I have following third order polynomial equation $$x^3+x^2-x\log(t)+1-\log(t)=0$$ I want to know how to show that if $|\log(t)|>>1$ then the solution of above equation is $x=1$. I will be very thankful to you for your help in this regard.

Answer 1

Divide through by $\log (t)$, and let $\epsilon = \frac{1}{\log t}$, so that the equation becomes

\begin{equation*} \epsilon (x^3 + x^2 + 1) - x - 1 = 0. \end{equation*}

For $\epsilon = 0$, this equation has solution $x = -1$. By the implicit function theorem, for small $\epsilon$, this equation has solution $x = -1 + O(\epsilon)$. So for sufficiently large $t$, we have a solution

\begin{equation*} x = -1 + O\left(\frac{1}{\log t}\right). \end{equation*}

Answer 2

You can't?

Let $\log t = 3$, then the real root of $$ x^3 + x^2 -3 x -2 = 0 $$ is $x = -2$.

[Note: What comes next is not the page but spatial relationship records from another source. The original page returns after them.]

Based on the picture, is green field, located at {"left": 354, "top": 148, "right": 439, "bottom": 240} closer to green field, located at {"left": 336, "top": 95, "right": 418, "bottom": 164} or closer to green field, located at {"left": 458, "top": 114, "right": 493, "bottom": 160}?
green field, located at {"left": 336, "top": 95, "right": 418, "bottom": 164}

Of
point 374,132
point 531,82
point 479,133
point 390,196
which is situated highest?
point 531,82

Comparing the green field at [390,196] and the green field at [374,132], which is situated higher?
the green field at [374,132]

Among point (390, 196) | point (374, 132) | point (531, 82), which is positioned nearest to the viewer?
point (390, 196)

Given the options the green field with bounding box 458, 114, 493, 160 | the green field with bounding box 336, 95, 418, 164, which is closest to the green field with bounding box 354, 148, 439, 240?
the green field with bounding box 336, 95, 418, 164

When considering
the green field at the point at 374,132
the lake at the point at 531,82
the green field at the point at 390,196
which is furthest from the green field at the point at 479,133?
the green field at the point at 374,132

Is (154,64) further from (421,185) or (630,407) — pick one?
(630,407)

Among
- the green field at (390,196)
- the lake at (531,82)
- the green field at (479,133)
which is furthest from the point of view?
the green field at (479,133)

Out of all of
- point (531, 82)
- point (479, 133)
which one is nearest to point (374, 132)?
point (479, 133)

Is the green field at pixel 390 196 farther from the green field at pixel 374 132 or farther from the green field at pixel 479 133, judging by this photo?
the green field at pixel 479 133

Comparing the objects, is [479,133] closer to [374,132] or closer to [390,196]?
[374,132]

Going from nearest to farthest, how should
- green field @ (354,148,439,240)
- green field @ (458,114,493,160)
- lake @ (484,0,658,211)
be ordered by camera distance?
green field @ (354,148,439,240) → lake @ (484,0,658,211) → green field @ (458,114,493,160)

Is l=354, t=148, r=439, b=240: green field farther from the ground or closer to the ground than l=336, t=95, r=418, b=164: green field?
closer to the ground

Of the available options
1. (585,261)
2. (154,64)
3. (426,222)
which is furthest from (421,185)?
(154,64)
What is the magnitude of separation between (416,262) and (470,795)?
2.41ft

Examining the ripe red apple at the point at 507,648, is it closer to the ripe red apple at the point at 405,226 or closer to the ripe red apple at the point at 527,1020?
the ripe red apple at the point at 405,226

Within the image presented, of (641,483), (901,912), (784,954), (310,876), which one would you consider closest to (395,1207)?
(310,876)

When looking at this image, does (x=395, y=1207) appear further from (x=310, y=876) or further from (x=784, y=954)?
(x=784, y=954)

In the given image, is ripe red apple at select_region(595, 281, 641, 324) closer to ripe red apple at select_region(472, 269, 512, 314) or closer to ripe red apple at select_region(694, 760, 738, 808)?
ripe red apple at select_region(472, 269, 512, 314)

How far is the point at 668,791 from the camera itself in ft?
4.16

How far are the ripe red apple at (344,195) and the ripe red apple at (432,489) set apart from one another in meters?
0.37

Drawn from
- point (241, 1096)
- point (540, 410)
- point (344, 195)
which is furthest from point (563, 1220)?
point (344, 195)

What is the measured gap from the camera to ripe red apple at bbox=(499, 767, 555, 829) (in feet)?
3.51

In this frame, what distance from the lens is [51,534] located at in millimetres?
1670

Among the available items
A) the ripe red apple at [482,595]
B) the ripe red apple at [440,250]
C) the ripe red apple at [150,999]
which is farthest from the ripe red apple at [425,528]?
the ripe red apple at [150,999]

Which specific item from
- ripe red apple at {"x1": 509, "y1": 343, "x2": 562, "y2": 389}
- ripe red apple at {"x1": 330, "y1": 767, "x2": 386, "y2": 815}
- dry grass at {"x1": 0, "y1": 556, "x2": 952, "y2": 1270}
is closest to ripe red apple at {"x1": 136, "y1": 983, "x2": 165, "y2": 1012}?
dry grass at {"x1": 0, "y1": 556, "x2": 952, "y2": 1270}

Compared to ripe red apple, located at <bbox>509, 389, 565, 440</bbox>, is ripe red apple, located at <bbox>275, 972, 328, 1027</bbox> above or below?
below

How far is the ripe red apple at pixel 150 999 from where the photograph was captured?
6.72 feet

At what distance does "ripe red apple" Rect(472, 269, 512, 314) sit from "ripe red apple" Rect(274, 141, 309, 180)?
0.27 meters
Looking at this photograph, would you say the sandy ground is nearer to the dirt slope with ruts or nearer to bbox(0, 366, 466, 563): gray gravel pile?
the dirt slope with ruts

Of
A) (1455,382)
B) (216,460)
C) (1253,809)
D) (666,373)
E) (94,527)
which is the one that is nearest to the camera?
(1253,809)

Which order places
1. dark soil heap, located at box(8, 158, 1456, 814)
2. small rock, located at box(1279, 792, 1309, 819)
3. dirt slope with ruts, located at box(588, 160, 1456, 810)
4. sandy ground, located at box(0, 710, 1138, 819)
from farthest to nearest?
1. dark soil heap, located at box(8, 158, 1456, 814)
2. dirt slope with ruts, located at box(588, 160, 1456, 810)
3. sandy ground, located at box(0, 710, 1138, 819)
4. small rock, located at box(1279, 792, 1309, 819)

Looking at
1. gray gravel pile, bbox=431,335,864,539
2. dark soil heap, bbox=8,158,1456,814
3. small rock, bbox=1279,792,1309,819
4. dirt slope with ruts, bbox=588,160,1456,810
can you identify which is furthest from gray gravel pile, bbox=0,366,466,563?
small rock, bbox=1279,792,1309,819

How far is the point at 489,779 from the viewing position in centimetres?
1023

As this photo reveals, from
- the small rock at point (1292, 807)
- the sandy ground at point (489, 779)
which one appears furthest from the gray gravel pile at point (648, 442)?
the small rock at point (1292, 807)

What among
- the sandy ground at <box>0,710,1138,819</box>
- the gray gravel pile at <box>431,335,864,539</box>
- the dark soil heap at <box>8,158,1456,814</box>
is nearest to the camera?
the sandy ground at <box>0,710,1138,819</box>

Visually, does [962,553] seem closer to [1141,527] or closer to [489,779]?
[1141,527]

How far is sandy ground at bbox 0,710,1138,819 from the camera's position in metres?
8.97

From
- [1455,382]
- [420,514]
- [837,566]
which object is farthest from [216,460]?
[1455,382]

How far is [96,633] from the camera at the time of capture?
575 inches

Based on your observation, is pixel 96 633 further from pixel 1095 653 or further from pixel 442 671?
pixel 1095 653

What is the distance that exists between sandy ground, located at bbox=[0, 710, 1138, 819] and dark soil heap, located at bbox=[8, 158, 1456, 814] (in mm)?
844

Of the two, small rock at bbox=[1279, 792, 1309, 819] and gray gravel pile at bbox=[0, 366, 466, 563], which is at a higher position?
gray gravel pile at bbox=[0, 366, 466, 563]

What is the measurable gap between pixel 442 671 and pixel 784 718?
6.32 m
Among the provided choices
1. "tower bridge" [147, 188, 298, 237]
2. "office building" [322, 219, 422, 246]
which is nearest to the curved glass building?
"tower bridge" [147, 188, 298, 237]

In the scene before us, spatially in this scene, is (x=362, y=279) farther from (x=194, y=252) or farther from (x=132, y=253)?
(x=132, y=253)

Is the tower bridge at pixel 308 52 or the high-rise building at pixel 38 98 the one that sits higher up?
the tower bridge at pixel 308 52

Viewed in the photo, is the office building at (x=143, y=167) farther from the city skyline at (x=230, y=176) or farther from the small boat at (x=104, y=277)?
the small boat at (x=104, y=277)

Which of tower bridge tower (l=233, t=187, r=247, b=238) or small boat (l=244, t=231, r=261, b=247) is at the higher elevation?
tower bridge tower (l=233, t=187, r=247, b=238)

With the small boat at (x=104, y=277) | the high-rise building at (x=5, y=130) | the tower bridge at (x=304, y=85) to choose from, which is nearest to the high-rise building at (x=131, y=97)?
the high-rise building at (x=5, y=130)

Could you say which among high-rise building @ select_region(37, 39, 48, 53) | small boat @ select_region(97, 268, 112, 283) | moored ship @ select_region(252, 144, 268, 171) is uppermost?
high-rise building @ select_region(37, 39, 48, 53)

Let $t = 10^{10}$, then $\ln t = 23.0\dots$ and the real roots of your polynomial are $-4.825\dots$, $-0.954\dots$, and $4.780\dots$.

In short, taking $t$ large makes $\ln t$ large, but you aren't going to get a root near $1$. (In fact, by Descartes rule of signs, there is only one positive real root and either zero or two negative real roots. The positive real root slowly increases as $t$ increases.)

On the other hand, if we go to tiny $t$s, so that $-\log(t) \gg 1$, we get one real root very near $x = -1$ (and two complex roots which are very nearly purely imaginary), but this also is not near $x = 1$. To show that there is a root near $x = -1$. Let $f(x) = x^3 + x^2 - x \ln t + 1 - \ln t$. Then (all these decimals are exact numbers, not approximations) $$f(-1.1) = 0.879 + \frac{1}{10}\ln t $$ and $$f(-0.9) = 1.081 - \frac{1}{10} \ln t \text{.} $$ If $\frac{1}{10}\ln t < -0.869$, $f(-1.1) < 0$. This implies $\ln t < -8.79$. If $\frac{1}{10}\ln t < 1.081$, $f(0.9) >0$. This implies $\ln t < 10.81$. So if both inequalities are satisfied, there is a sign change in $f$ between $-1.1$ and $-0.9$, so $f$ has a root near $-1$. The two inequalities for $\ln t$ are satisfied if $\ln t < -8.79 < 10.81$, which is true when $0 < t < \mathrm{e}^{-8.79} = 1.522\dots \times 10^{-4}$.

What is $f$ doing near $1$?
$$ f(1) = 1 + 1 - \ln t + 1 - \ln t = 3-2 \ln t \text{.} $$ This is near zero when $\ln t$ is near $3/2$, but not for extremely large or small values of $\ln t$ (or of $t$).